Tokenize parse option - stata

Consider a slightly different toy example from my previous question:
. local string my first name is Pearly,, and my surname is Spencer
. tokenize "`string'", parse(",,")
. display "`1'"
my first name is Pearly
. display "`2'"
,
. display "`3'"
,
. display "`4'"
and my surname is Spencer
I have two questions:
Does tokenize work as expected in this case? I thought local macro
2 should be ,, instead of , while local macro 3 contain the rest of the string (and local macro 4 be empty).
Is there a way to force tokenize to respect the double comma as a parsing
character?

tokenize -- and gettoken too -- won't, from what I can see, accept repeated characters such as ,, as a composite parsing character. ,, is not illegal as a specification of parsing characters, but is just understood as meaning that , and , are acceptable parsing characters. The repetition in practice is ignored, just as adding "My name is Pearly" after "My name is Pearly" doesn't add information in a conversation.
To back up: know that without other instructions (such as might be given by a syntax command) Stata will parse a string according to spaces, except that double quotes (or compound double quotes) bind harder than spaces separate.
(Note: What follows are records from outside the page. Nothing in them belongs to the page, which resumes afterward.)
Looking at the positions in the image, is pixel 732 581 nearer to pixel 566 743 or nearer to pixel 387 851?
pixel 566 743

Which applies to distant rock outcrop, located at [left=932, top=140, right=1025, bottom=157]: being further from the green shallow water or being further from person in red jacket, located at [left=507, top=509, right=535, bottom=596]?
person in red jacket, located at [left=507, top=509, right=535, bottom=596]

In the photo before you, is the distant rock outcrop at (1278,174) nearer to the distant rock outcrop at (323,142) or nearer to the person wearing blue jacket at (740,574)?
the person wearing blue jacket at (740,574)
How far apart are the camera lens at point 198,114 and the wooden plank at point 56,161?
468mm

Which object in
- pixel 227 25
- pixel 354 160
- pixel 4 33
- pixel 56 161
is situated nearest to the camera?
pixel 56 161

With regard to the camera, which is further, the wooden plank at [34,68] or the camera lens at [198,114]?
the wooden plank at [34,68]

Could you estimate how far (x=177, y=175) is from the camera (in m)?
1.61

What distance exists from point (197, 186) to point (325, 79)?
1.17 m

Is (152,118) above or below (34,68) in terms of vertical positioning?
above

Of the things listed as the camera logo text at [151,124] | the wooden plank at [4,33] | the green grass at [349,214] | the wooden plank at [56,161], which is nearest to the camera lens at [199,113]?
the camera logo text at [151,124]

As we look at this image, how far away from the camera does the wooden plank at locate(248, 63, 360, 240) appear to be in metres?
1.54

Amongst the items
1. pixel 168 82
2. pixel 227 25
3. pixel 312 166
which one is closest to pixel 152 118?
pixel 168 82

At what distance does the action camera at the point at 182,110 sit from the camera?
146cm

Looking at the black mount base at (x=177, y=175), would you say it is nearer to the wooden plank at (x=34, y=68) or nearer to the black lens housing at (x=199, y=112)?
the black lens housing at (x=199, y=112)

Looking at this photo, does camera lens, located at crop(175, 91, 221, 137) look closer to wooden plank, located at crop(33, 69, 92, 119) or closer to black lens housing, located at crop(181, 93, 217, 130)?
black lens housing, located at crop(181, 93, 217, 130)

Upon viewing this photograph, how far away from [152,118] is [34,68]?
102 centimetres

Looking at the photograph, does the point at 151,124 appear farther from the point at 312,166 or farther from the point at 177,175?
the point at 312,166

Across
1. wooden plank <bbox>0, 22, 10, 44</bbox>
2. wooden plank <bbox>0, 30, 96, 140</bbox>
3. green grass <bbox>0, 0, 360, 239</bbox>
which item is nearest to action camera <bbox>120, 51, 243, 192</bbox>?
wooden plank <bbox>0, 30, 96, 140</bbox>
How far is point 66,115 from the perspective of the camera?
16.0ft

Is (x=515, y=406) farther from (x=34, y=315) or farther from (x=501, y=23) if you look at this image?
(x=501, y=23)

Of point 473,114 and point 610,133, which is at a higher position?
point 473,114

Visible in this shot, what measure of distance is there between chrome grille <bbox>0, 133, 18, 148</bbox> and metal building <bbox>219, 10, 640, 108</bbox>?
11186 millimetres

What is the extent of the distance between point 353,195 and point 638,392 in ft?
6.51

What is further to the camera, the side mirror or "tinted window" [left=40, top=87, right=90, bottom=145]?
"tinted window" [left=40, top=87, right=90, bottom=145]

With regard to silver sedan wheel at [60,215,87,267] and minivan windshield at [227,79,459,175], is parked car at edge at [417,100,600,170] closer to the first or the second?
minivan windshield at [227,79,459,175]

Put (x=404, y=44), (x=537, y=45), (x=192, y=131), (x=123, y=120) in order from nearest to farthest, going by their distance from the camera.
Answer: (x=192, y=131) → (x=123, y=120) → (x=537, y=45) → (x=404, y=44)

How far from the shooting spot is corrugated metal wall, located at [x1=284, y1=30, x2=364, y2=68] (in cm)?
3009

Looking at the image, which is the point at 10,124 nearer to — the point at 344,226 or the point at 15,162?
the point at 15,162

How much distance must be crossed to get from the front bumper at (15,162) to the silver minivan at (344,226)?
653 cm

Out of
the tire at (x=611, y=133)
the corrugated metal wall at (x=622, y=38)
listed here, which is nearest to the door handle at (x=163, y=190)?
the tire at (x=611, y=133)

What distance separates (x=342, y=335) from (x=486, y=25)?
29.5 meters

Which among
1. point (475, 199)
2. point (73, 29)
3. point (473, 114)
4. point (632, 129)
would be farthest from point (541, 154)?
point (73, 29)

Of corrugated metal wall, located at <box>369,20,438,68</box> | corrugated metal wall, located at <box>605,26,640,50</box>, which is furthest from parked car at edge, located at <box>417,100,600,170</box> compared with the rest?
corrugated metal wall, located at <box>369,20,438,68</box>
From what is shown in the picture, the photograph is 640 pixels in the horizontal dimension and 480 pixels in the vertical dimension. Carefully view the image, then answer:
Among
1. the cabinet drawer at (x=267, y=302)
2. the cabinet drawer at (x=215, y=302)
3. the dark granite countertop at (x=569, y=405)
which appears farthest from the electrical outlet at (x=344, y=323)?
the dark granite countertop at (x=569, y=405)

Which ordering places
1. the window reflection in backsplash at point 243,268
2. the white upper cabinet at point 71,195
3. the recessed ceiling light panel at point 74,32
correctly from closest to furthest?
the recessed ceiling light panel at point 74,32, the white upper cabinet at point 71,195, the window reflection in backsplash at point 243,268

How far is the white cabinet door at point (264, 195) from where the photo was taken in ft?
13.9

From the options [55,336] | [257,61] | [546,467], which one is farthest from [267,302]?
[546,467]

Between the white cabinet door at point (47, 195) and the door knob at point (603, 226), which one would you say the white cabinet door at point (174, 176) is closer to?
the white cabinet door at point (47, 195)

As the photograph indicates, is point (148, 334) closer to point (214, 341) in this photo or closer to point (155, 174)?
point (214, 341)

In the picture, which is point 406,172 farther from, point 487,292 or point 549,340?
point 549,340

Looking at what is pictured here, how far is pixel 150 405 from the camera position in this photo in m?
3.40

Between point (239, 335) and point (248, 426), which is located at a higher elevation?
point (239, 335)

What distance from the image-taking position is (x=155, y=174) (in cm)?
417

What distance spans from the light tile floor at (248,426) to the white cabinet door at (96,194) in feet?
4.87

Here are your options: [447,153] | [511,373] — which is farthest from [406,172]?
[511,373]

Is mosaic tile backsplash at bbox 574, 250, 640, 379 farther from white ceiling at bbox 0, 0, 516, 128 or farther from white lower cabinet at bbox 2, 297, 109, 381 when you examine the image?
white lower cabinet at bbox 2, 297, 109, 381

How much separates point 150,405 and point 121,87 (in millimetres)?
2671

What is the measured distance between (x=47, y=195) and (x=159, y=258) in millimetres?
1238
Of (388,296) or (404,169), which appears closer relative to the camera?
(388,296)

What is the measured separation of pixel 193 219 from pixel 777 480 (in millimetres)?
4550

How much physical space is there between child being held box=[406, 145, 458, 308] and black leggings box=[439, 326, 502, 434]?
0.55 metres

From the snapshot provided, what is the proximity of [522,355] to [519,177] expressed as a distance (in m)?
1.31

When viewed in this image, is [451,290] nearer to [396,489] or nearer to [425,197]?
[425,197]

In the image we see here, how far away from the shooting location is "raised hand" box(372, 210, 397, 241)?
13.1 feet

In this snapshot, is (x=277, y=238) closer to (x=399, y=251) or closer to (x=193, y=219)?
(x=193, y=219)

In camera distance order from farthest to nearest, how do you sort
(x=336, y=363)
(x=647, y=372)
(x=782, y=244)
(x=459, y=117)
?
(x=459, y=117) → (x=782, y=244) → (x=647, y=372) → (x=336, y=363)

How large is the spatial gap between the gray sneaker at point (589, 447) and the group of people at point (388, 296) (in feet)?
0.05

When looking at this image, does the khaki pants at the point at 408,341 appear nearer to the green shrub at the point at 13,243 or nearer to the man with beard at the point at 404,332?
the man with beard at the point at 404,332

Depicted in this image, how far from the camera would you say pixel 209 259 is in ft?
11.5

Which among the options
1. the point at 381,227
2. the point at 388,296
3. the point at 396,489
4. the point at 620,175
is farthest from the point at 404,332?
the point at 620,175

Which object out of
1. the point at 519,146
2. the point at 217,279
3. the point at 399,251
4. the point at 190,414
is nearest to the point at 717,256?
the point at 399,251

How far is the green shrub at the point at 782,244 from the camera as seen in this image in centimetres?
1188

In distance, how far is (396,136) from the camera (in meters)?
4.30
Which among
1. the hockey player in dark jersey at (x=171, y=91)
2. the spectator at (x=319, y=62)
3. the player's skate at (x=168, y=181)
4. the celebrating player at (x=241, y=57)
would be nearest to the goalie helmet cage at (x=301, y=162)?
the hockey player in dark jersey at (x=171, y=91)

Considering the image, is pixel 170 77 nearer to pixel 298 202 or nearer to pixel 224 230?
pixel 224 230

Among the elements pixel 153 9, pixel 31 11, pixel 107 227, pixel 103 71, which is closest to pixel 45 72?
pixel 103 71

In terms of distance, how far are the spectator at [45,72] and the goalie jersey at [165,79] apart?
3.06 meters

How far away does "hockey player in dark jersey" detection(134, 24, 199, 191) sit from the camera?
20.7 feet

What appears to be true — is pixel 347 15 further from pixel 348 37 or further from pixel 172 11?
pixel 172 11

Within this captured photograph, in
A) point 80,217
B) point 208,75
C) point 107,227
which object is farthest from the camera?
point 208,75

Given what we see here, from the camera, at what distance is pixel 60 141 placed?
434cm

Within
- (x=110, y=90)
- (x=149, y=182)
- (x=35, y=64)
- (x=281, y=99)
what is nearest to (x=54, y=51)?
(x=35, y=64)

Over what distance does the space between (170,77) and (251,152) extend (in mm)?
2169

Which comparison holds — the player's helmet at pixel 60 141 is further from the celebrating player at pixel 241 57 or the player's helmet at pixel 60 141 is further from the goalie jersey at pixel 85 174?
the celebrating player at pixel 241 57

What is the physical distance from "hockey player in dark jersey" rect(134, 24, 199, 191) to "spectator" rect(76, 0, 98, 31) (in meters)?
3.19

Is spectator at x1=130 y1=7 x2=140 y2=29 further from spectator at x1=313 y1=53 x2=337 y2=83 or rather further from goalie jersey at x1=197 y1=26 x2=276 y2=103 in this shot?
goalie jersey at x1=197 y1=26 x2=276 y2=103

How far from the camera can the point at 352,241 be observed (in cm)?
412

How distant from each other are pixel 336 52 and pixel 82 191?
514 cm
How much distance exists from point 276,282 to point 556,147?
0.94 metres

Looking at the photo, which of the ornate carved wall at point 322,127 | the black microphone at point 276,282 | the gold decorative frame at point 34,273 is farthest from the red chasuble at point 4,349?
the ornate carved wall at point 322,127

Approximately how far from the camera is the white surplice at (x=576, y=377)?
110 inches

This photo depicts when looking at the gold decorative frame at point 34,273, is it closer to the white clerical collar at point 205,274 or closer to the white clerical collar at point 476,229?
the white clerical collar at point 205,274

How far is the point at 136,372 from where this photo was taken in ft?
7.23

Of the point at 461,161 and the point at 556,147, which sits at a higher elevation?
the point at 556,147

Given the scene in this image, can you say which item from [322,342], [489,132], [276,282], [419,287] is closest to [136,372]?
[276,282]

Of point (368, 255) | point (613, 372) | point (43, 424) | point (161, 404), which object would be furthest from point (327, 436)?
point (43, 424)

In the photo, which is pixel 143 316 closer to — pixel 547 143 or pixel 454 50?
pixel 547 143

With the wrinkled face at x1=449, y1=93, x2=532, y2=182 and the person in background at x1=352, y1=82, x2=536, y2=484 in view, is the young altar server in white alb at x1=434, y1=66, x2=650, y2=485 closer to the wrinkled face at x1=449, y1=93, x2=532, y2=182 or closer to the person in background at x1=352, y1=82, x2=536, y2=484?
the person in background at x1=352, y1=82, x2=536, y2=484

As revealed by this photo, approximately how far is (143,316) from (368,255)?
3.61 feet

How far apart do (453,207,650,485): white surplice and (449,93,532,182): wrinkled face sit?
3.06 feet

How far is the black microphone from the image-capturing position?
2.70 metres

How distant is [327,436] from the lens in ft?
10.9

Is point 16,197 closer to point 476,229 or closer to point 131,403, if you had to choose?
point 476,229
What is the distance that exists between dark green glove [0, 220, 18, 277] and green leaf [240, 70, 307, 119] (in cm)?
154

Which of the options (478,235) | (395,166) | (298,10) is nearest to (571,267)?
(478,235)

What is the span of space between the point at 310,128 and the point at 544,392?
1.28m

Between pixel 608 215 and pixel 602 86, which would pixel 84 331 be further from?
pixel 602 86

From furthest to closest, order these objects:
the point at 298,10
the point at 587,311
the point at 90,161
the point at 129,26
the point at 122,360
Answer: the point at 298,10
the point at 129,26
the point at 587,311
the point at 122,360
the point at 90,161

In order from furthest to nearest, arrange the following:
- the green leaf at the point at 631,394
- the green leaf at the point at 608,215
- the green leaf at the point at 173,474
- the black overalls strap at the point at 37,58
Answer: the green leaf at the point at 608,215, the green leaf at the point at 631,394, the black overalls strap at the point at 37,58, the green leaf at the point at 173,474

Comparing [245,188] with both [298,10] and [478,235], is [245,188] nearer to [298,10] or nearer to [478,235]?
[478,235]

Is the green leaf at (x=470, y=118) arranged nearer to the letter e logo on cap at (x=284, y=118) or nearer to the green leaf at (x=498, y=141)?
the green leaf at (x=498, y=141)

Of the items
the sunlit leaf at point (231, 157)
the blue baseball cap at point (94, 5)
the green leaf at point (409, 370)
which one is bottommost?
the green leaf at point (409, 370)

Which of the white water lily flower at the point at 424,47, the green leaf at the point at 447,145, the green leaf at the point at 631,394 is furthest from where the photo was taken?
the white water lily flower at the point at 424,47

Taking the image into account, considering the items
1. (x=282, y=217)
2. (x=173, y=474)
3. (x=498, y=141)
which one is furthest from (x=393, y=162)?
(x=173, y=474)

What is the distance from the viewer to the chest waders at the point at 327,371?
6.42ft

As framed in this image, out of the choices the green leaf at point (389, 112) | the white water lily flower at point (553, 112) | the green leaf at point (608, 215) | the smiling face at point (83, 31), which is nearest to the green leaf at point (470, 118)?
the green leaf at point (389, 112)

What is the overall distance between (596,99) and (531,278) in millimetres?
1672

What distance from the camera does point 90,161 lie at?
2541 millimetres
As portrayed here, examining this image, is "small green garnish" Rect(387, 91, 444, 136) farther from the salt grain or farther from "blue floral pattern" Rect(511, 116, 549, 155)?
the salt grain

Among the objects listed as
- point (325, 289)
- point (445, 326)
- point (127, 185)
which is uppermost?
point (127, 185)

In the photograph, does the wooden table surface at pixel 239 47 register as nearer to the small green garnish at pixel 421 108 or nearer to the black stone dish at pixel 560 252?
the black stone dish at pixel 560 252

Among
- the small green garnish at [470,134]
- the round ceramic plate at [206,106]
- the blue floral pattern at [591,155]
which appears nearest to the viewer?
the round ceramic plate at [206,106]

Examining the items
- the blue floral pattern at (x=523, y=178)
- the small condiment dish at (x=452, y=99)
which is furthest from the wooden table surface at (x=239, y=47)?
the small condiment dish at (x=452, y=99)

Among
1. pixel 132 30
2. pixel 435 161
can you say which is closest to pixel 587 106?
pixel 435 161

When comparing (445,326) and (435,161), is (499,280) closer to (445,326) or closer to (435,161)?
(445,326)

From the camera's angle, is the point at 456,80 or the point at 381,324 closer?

tokenize -- and gettoken too -- will accept multiple parse characters pchars and the help for tokenize gives an example with space and + sign. (It's much more common, in my experience, to want to use space and comma , when the syntax for a command is not quite what syntax parses completely.)
A difference between space and the other parsing characters is that spaces are discarded but other parsing characters are not discarded. The rationale here is that those characters often have meaning you might want to take forward. Thus in setting up syntax for a command option, you might want to allow something like myoption( varname [, suboptions])
and so whether a comma is present and other stuff follows is important for later code.
With composite characters, so that you are looking for say ,, as separators I think you'd need to loop around using substr() or an equivalent. In practice an easier work-around might be first to replace your composite characters with some neutral single character and then apply tokenize. That could need to rely on knowing that that neutral character should not occur otherwise. Thus I often use # as a character placeholder because I know that it will not occur as part of variable or scalar names and it's not part of function names or an operator.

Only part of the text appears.